- Aufgaben:
[1] Kannst du aus dem Forenthread über den langsamen PC den Abschnitt, der mit „hey leute seid“ anfängt und bis einschließlich „Beschreibung deines Problems!!“ weitergeht, Wort für Wort abschreiben?
[2] Kannst du den Forenthread über den langsamen PC im Anschluss an seinen letzten Satz weiterführen?

- Textblock:
--------------------
# Wie kann ich meinen Pc wieder schneller machen



## Chris_ (21. Februar 2010)

hey leute seid kurzem ist mein pc langsamer geworden und das internet auch habt ihr ein paar tipps wie ich meinen pc wieder fit mache ohne was neues wie rams oder sowas zu kaufen 

danke im vorraus


----------



## hulkhardy1 (21. Februar 2010)

was heißt langsamer?? Auf einmal oder mit der Zeit? Ist ein bischen ungenau, meistens liegen Verlangsamungen des ganzen Systems ein irgenteiner Software die inkompatible ist oder ant Viren Programme. Aber wie gesagt mach mal ne genauere Beschreibung deines Problems!!


----------



## Chris_ (21. Februar 2010)

also wenn ich das internet öffner läd mein pc so ca 20 sek. und normalerweise nu ca. 5 sek
oder das hochfahren dauert auch ein wenid länger als vor nem monat 
ich hab mir grad den cclener runtergeladen und der is grad am "cleanen"
gibst da vlt noch andere programme zur beschleunigung ich hab auch noch tune up 2010


----------



## ziggi1 (21. Februar 2010)

las mal die TuneUp 1-Klick-Wartung drüber laufen.
danach siehst du ob es ohne neu komponenten möglich is.

mehr arbeitsspeicher bewirkt oft wunder


----------



## klyer (21. Februar 2010)

schau mal, was im systemstart drin ist..
--------------------
- Rohdaten:

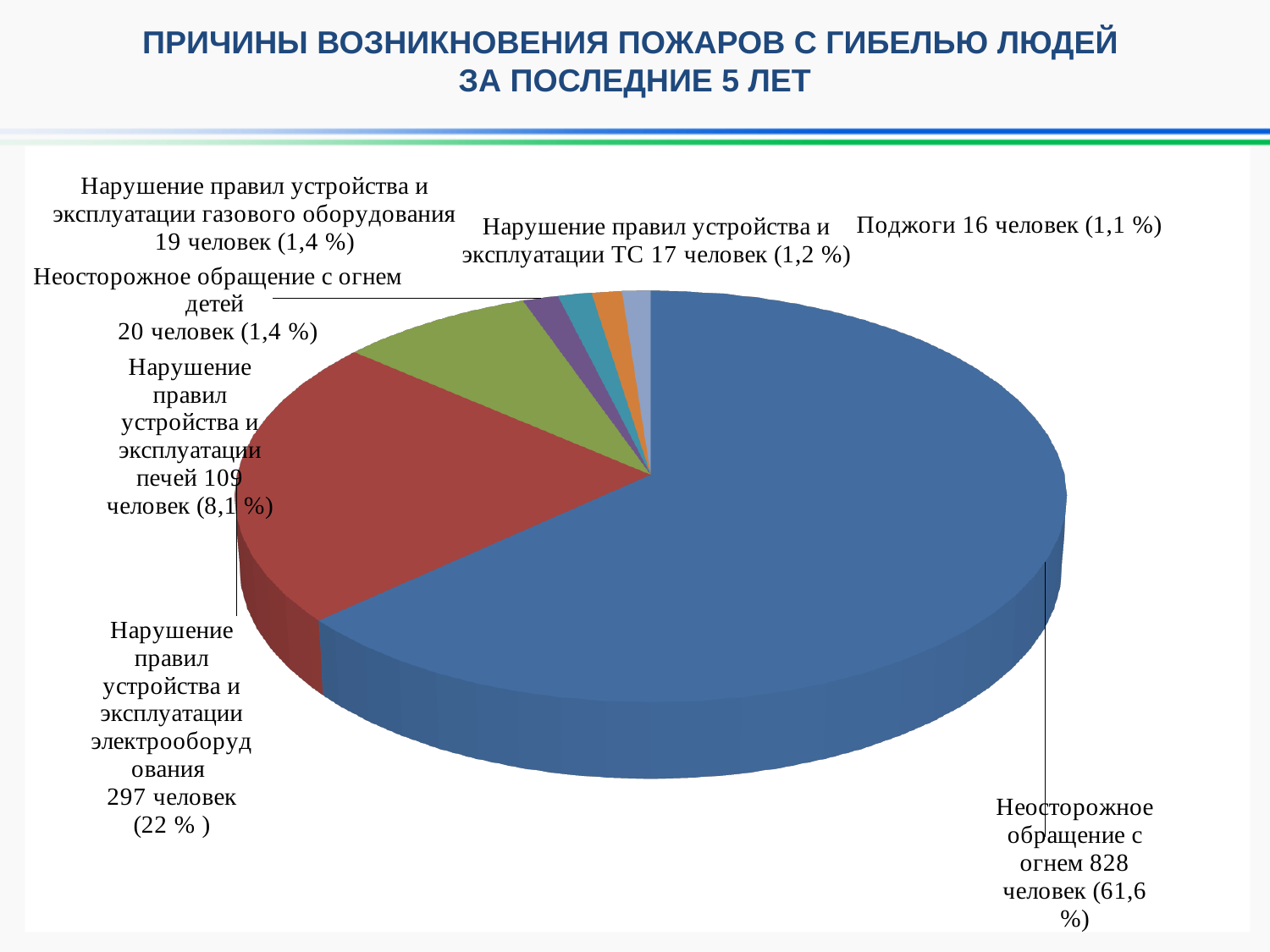
How many people died in fires caused by "Поджоги"? 16 человек What share of the pie does "Неосторожное обращение с огнем" account for? 61,6 % How many people died in fires caused by "Неосторожное обращение с огнем"? 828 человек How many categories (causes) does the pie chart show? 7 What share of the pie does "Нарушение правил устройства и эксплуатации печей" account for? 8,1 % What is the title of the slide? ПРИЧИНЫ ВОЗНИКНОВЕНИЯ ПОЖАРОВ С ГИБЕЛЬЮ ЛЮДЕЙ ЗА ПОСЛЕДНИЕ 5 ЛЕТ How many people died in fires caused by "Нарушение правил устройства и эксплуатации электрооборудования"? 297 человек What kind of chart is shown on the slide? Pie chart Which has more deaths: "Нарушение правил устройства и эксплуатации печей" or "Неосторожное обращение с огнем детей"? Нарушение правил устройства и эксплуатации печей What is the difference in the number of people between "Неосторожное обращение с огнем" (828) and "Нарушение правил устройства и эксплуатации электрооборудования" (297)? 531 человек Which cause accounts for the largest slice of the pie? Неосторожное обращение с огнем Which cause accounts for the smallest slice of the pie? Поджоги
--------------------
- Schriftliche Antworten:
[1]
hey leute seid kurzem ist mein pc langsamer geworden und das internet auch habt ihr ein paar tipps wie ich meinen pc wieder fit mache ohne was neues wie rams oder sowas zu kaufen 

danke im vorraus


----------



## hulkhardy1 (21. Februar 2010)

was heißt langsamer?? Auf einmal oder mit der Zeit? Ist ein bischen ungenau, meistens liegen Verlangsamungen des ganzen Systems ein irgenteiner Software die inkompatible ist oder ant Viren Programme. Aber wie gesagt mach mal ne genauere Beschreibung deines Problems!!

[2]
->xp:start - ausführen  "msconfig" eingeben - systemstart
->vista,win7 - start - in suchleiste "msconfig" eingeben - systemstart


----------



## Chris_ (21. Februar 2010)

@klyer
was passiert den bei diesem systenstart


----------



## hulkhardy1 (21. Februar 2010)

Das hört sich doch stark nach Festlpatte an. Wie voll ist die? Weil so ab 80 Prozent  Füllung werden die ziemlich langsam. Und Defragmentierst du auch regelmäsig?


----------



## ziggi1 (21. Februar 2010)

hulkhardy1 schrieb:


> Weil so ab 80 Prozent  Füllung werden die ziemlich langsam.



Is das nicht nur bei SSD so?
Er hat ja keine


----------



## Chris_ (21. Februar 2010)

also auch system c hab ich noch 73 gb von 153 frei und auf data d noch 253gb von 303 frei


----------



## klyer (21. Februar 2010)

technic schrieb:


> @klyer
> was passiert den bei diesem systenstart



na wenn dein rechner evntl. langsamer wird, dann kann das entweder (wie schon gesagt) an der füller der Festplatte liegen, oder das sich halt viele programme in den systemstart eingenistet haben.

was du dort machen kannst:
-unnötige progs ausstellen...da gibts bestimmt genung


----------



## Chris_ (21. Februar 2010)

also ich hab mal im task manager nach geguckt und da laufen 88 prozesse is das viel oder normal


----------



## klyer (21. Februar 2010)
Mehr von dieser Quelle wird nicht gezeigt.